Authored by jurahul on Nov 3 2020, 12:31 PM.

Details

Summary
  • Fold tensor_load(get_global_memref(constant global_memref)) -> its initial value
  • Also dropped 'NoSideEffects' from global_memref to make sure unused public global_memref's do not get deleted.

Diff Detail

Unit TestsFailed

Event Timeline

jurahul created this revision.Nov 3 2020, 12:31 PM
jurahul requested review of this revision.Nov 3 2020, 12:31 PM
rriddle accepted this revision.Nov 3 2020, 12:35 PM
rriddle added inline comments.
mlir/lib/Dialect/StandardOps/IR/Ops.cpp
4031

If this wasn't a symbol lookup, I'd say that this could just be a fold.

mlir/test/Transforms/test-symbol-dce.mlir
28

Please remove these, we don't need to recheck every new symbol operation.

This revision is now accepted and ready to land.Nov 3 2020, 12:35 PM

I don't think this is a good idea, because tensor_load(std.get_global_memref) is precisely the pattern we expect to create from bufferizing a std.constant op on tensors. As such, this canonicalization would undo that lowering, making canonicalization not play well with bufferization.

Do you have a use case where you have std.global_memrefs but basic tensor-level constant folding has not already happened? Typically, I expect that tensor_load(std.get_global_memref) will mainly exist as an intermediate state of bufferization -- presumably, if the user is bufferizing their program, they are already happy with the canonicalizations that have happened at the tensor level.

Thoughts?

Dropping NoSideEffects change LGTM.

I don't think this is a good idea, because tensor_load(std.get_global_memref) is precisely the pattern we expect to create from bufferizing a std.constant op on tensors. As such, this canonicalization would undo that lowering, making canonicalization not play well with bufferization.

Do you have a use case where you have std.global_memrefs but basic tensor-level constant folding has not already happened? Typically, I expect that tensor_load(std.get_global_memref) will mainly exist as an intermediate state of bufferization -- presumably, if the user is bufferizing their program, they are already happy with the canonicalizations that have happened at the tensor level.

Thoughts?

How this interacts with bufferization is a good point. I am a bit apprehensive however on what the story is w.r.t optimizing the intermixed tensor/memref world. Can you elaborate your thoughts on that? If we are to make a very concerted decision not to perform these optimizations, it seems only right that we document somewhere our opinions on the topic such that in the future we have a reference for what our policy is. This type of optimization seems "obvious" to many newcomers(including myself to some extent as I haven't followed the bufferization work that closely).

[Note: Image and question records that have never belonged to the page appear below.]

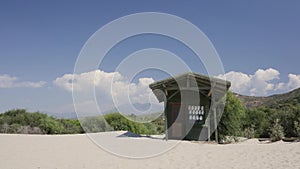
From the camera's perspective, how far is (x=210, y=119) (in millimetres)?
13992

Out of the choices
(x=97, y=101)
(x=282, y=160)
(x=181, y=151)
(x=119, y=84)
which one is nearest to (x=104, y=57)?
(x=97, y=101)

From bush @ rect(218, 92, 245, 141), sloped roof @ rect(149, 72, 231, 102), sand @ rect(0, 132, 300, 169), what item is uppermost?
sloped roof @ rect(149, 72, 231, 102)

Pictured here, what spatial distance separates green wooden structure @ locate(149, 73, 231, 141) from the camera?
13312 millimetres

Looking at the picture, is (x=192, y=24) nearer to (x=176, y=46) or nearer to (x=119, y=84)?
(x=176, y=46)

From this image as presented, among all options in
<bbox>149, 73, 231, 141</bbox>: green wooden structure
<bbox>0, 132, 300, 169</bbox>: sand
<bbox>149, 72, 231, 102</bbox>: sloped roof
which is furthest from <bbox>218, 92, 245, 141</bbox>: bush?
<bbox>0, 132, 300, 169</bbox>: sand

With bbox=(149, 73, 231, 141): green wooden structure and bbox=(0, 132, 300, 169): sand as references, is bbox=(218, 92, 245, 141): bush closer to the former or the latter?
bbox=(149, 73, 231, 141): green wooden structure

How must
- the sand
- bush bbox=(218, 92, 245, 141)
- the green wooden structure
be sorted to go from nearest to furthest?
the sand → the green wooden structure → bush bbox=(218, 92, 245, 141)

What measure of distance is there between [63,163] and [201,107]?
25.6ft

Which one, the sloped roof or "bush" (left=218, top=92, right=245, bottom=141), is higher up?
the sloped roof

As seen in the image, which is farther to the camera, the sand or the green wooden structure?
the green wooden structure

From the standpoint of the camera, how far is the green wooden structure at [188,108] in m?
13.3

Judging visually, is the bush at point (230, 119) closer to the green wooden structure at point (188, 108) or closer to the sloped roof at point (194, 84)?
the green wooden structure at point (188, 108)

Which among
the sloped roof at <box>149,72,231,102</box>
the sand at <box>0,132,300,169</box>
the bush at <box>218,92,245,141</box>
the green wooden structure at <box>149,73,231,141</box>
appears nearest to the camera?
the sand at <box>0,132,300,169</box>

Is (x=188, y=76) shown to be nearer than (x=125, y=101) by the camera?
No
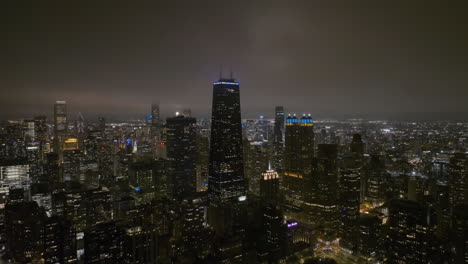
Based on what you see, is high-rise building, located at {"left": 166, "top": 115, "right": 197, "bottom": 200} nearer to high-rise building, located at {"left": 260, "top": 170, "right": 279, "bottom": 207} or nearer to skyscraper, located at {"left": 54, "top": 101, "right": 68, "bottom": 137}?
high-rise building, located at {"left": 260, "top": 170, "right": 279, "bottom": 207}

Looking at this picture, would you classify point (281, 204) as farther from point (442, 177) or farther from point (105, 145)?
point (105, 145)

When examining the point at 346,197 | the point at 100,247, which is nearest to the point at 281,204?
the point at 346,197

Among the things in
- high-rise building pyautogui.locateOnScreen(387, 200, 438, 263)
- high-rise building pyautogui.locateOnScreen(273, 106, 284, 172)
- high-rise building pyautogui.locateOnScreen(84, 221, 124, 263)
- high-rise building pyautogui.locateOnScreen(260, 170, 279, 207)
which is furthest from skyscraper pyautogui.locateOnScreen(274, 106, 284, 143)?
high-rise building pyautogui.locateOnScreen(84, 221, 124, 263)

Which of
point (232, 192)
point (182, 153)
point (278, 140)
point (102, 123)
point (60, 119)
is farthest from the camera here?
point (102, 123)

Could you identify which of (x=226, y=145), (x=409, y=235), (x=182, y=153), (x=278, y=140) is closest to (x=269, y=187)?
(x=226, y=145)

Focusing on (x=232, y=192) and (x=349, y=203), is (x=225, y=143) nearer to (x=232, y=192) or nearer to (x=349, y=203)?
(x=232, y=192)

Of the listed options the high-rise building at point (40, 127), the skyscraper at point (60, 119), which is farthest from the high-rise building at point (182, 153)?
the high-rise building at point (40, 127)
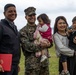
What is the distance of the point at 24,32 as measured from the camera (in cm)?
747

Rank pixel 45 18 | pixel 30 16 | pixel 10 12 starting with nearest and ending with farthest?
pixel 10 12 → pixel 30 16 → pixel 45 18

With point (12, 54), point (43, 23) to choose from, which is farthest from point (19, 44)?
point (43, 23)

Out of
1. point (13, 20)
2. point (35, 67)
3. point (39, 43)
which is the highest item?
point (13, 20)

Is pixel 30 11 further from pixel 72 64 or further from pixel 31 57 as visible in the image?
pixel 72 64

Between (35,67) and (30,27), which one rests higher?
(30,27)

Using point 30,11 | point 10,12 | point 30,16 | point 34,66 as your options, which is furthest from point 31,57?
point 10,12

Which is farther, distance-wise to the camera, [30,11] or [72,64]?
[72,64]

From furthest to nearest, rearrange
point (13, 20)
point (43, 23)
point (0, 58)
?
1. point (43, 23)
2. point (13, 20)
3. point (0, 58)

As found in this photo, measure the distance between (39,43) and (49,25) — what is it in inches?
22.6

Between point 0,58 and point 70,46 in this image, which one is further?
point 70,46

Yes, to me this is one of those obvious optimizations that can/should happen. But I see Sean's point about it undoing bufferization. May be this can be a separate optimization pass rather than a canonicalization? THB, this just seemed something natural to implement and I don't have an immediate use case in mind.

mlir/lib/Dialect/StandardOps/IR/Ops.cpp
4031

I thought folders are now allowed to create new IR, and canonicalizers are. This one is creating new IR (ConstantOp).

rriddle added inline comments.Nov 3 2020, 1:26 PM
mlir/lib/Dialect/StandardOps/IR/Ops.cpp
4031

A fold method may return either:
*) An existing SSA Value
*) An Attribute representing a constant value

This would use the second, i.e. fold also supports constant folding. You wouldn't create the new IR yourself, you would rely on the folder to do that for you.

I don't quite get the point about the canonicalization hindering bufferization, can you craft a small example Sean?

silvas added a comment.Nov 3 2020, 1:37 PM

How this interacts with bufferization is a good point. I am a bit apprehensive however on what the story is w.r.t optimizing the intermixed tensor/memref world. Can you elaborate your thoughts on that? If we are to make a very concerted decision not to perform these optimizations, it seems only right that we document somewhere our opinions on the topic such that in the future we have a reference for what our policy is. This type of optimization seems "obvious" to many newcomers(including myself to some extent as I haven't followed the bufferization work that closely).

Type conversion in general involves rewrites like

source_op(x) -> source_materialization(target_op(target_materialization(x))

(where the infra usually inserts the materializations). If we have patterns like

source_materialization(target_op(target_materialization(x)) -> source_op(x)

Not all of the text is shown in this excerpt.